EXERCISE REQUIREMENTS
Restate the data below word for word, omitting pictures.

RECORDS SUPPLIED

※

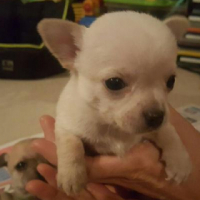 Full Chihuahua Puppies For Sale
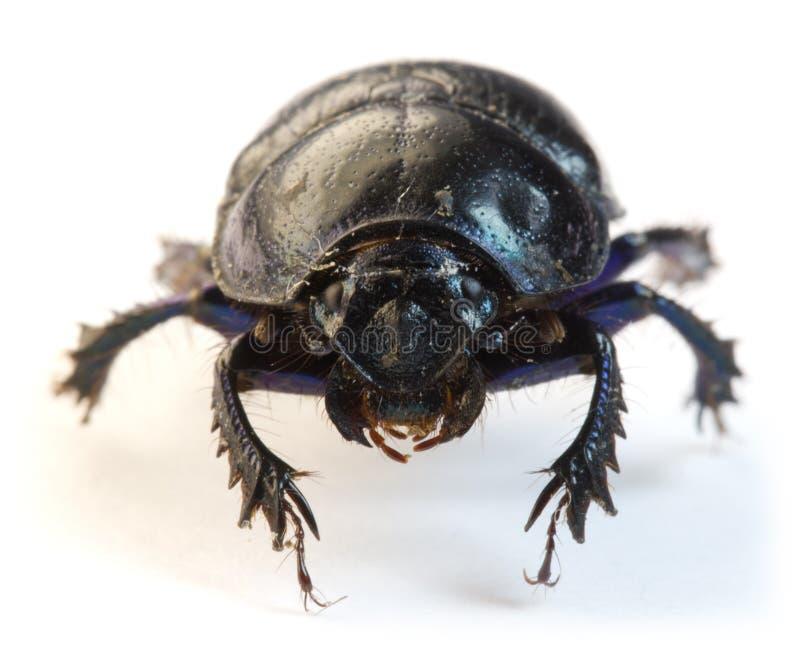 primo piano dello Dung-scarabeo immagini stock libere da diritti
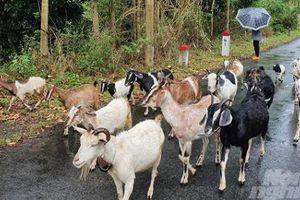 Khó phát triển đàn dê trên đảo Cát Bà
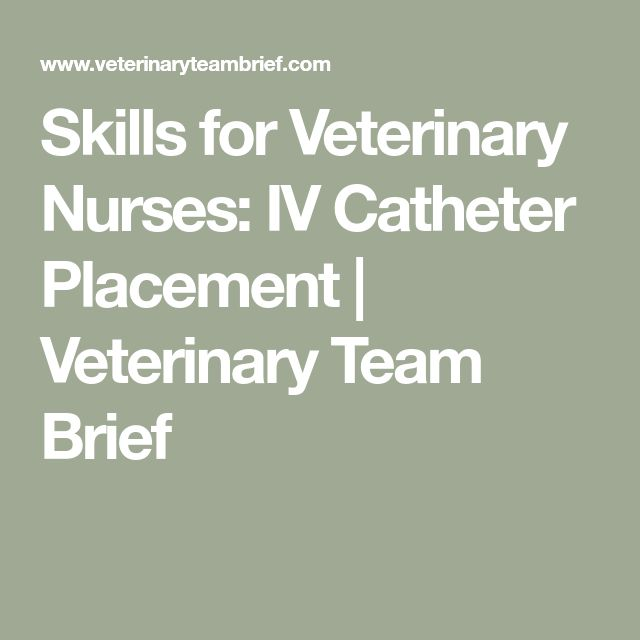 Skills for Veterinary Nurses: IV Catheter Placement | Veterinary Team Brief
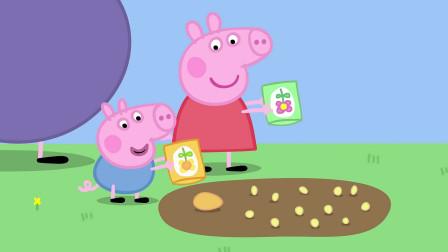 《小猪佩奇全集》属于小猪佩奇的花园,佩奇:我一定会成功的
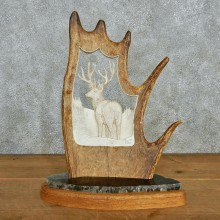 Moose Antler Mule Deer Carving #12948 For Sale @ The Taxidermy Store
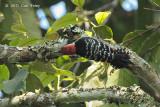Woodpecker, Stripe-breasted (male) @ Doi Lang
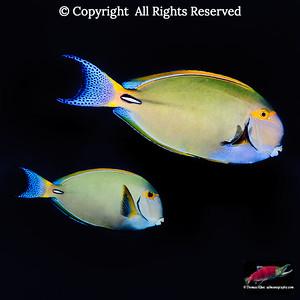 Eyestripe Surgeonfish pair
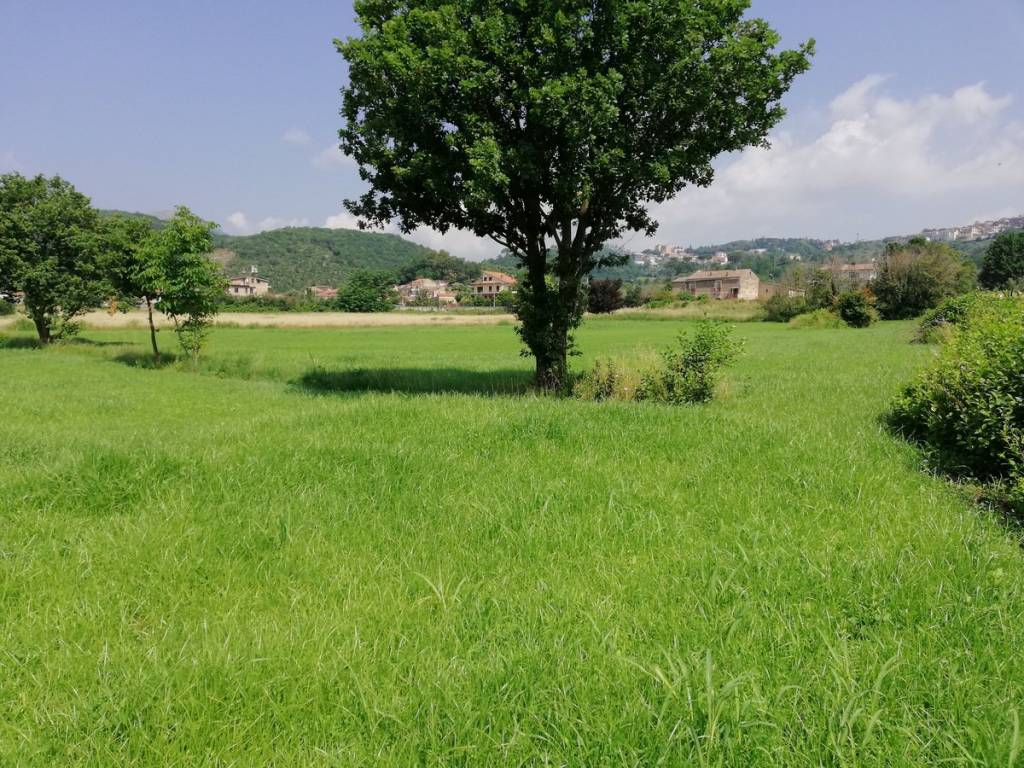 Terreno Agricolo in vendita a Caiazzo, 9999 locali, prezzo € 95.000 | CambioCasa.it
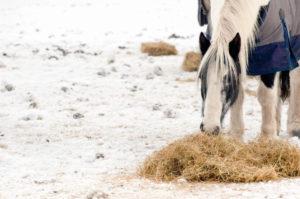 cibo per cavalli - fieno in stalla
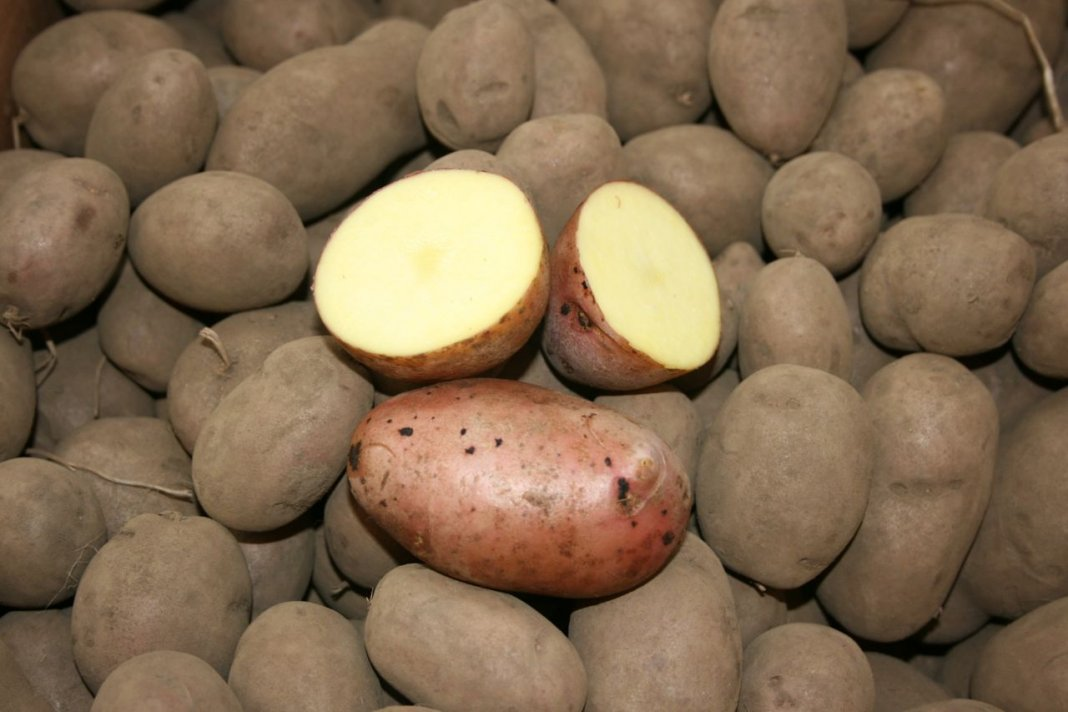 Самые урожайные сорта картофеля: обзор 10 самых высокоурожайных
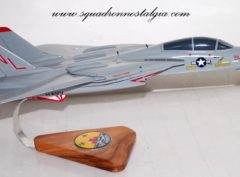 VF-111 Sundowners (Shark Teeth) F-14a Model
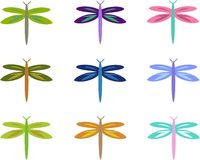 Mix of Colorful Dragonflies Stock Image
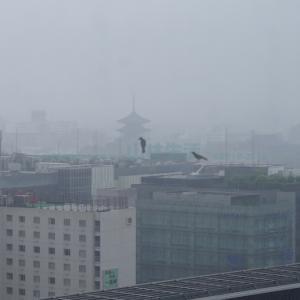 京都帰ル。「東海道新幹線」で東京へ。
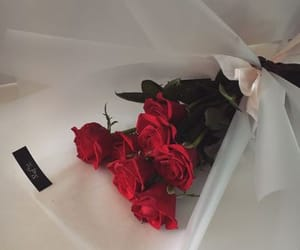 flowers, beautiful, and red roses image
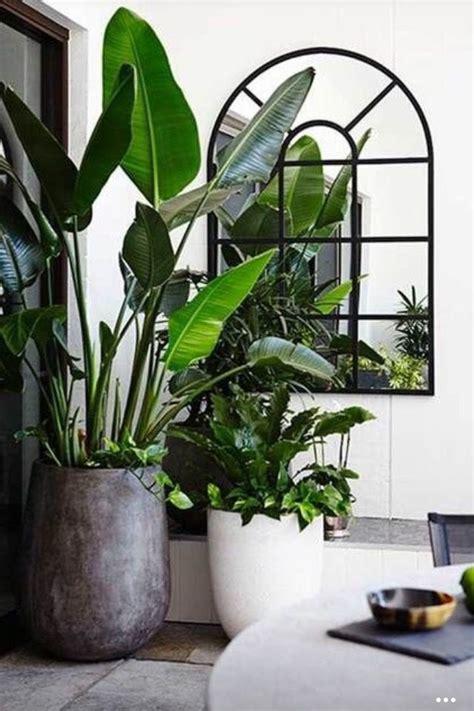 office plants that don t need sunlight adammayfield co indoor plants green pinterest plants indoor palms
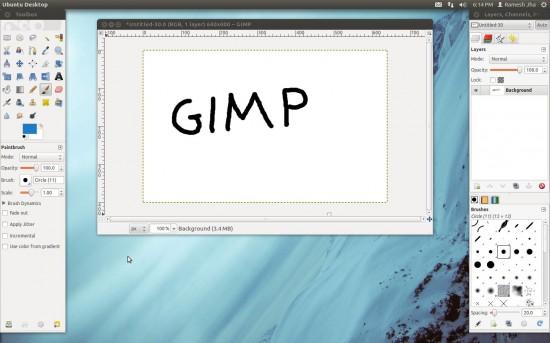 gimp-snapshot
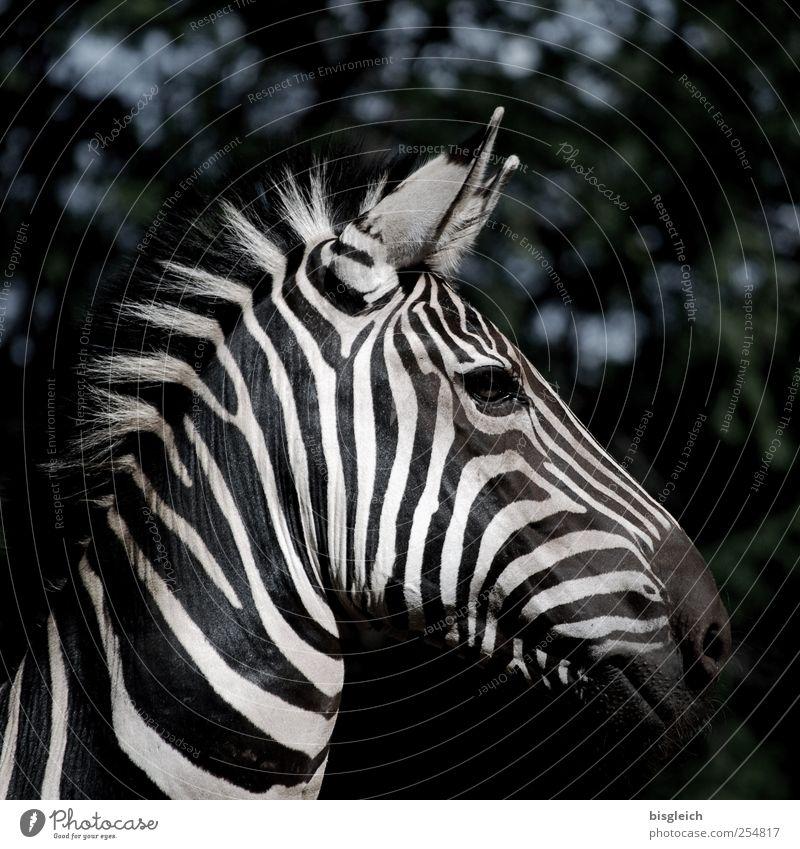 Zebra I weiß schwarz Auge Kopf Wildtier Streifen Ohr Tiergesicht Afrika Wachsamkeit Mähne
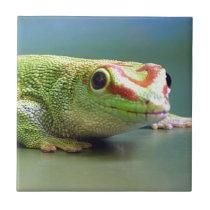 Day Gecko Ceramic Tile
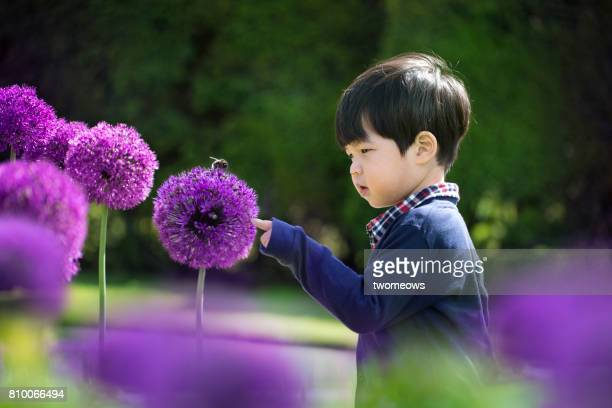 asian toddler boy looking at a bee on flower. - insect stock pictures, royalty-free photos & images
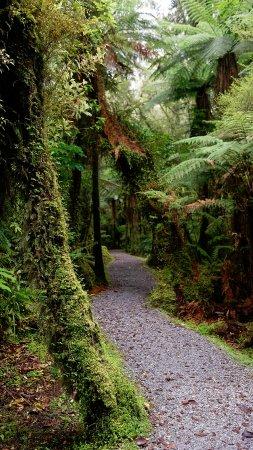 Fox Glacier, Nueva Zelanda: Giant ferns along the track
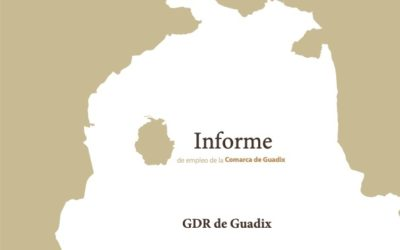 Informe trimestral de coyuntura laboral de la Comarca de Guadix. Tercer trimestre de 2021 (datos actualizados a septiembre).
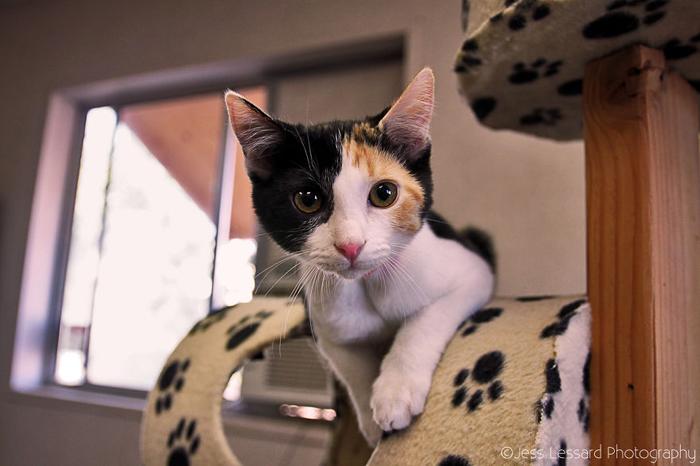Милая любопытная кошечка.
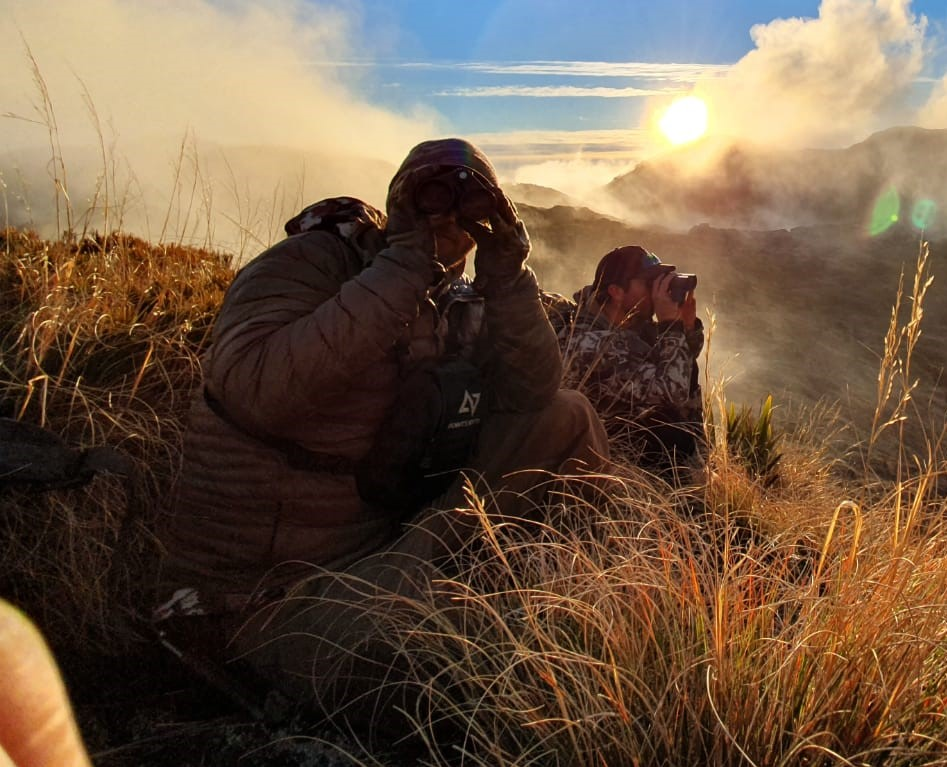 glassing for tahr in the fading westland light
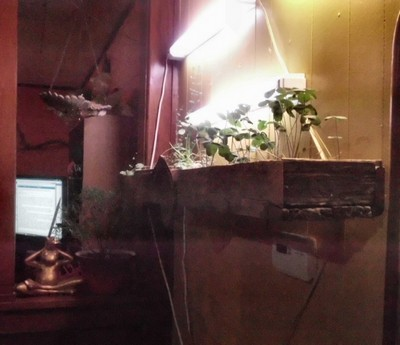 Indoor Herb Garden Winter Winter gardening is possible when you have an indoor garden indoor herb garden growing under grow lights workwithnaturefo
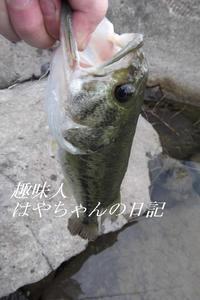 デカイ口.JPG
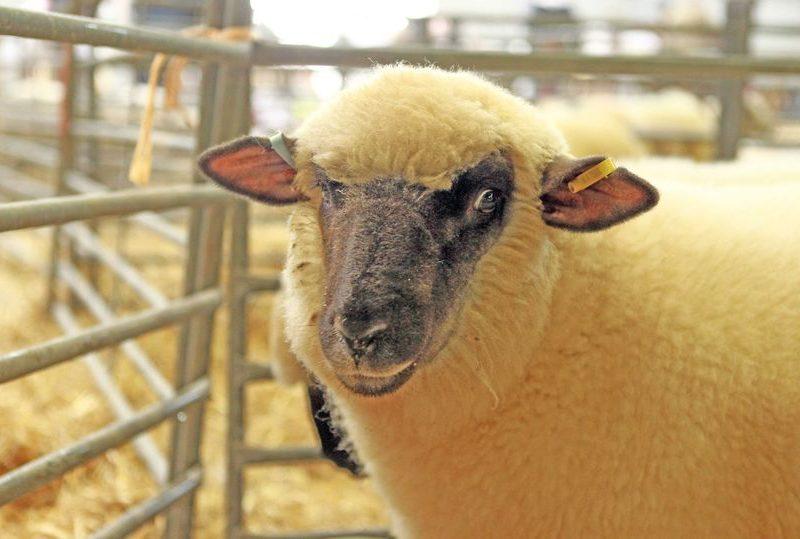 Из-за фуры с овцами. Теперь животных в Украине велено возить нежно и с видеофиксацией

※

WRITTEN ANSWER
 Full Chihuahua Puppies For Sale
 primo piano dello Dung-scarabeo immagini stock libere da diritti
 Khó phát triển đàn dê trên đảo Cát Bà
 Skills for Veterinary Nurses: IV Catheter Placement | Veterinary Team Brief
 《小猪佩奇全集》属于小猪佩奇的花园,佩奇:我一定会成功的
 Moose Antler Mule Deer Carving #12948 For Sale @ The Taxidermy Store
Woodpecker, Stripe-breasted (male) @ Doi Lang
 Eyestripe Surgeonfish pair
 Terreno Agricolo in vendita a Caiazzo, 9999 locali, prezzo € 95.000 | CambioCasa.it
 cibo per cavalli - fieno in stalla
 Самые урожайные сорта картофеля: обзор 10 самых высокоурожайных
 VF-111 Sundowners (Shark Teeth) F-14a Model
 Mix of Colorful Dragonflies Stock Image
 京都帰ル。「東海道新幹線」で東京へ。
 flowers, beautiful, and red roses image
 office plants that don t need sunlight adammayfield co indoor plants green pinterest plants indoor palms
 gimp-snapshot
 Zebra I weiß schwarz Auge Kopf Wildtier Streifen Ohr Tiergesicht Afrika Wachsamkeit Mähne
 Day Gecko Ceramic Tile
 asian toddler boy looking at a bee on flower. - insect stock pictures, royalty-free photos & images
 Fox Glacier, Nueva Zelanda: Giant ferns along the track
 Informe trimestral de coyuntura laboral de la Comarca de Guadix. Tercer trimestre de 2021 (datos actualizados a septiembre).
Милая любопытная кошечка.
 glassing for tahr in the fading westland light
 Indoor Herb Garden Winter Winter gardening is possible when you have an indoor garden indoor herb garden growing under grow lights workwithnaturefo
 デカイ口.JPG
 Из-за фуры с овцами. Теперь животных в Украине велено возить нежно и с видеофиксацией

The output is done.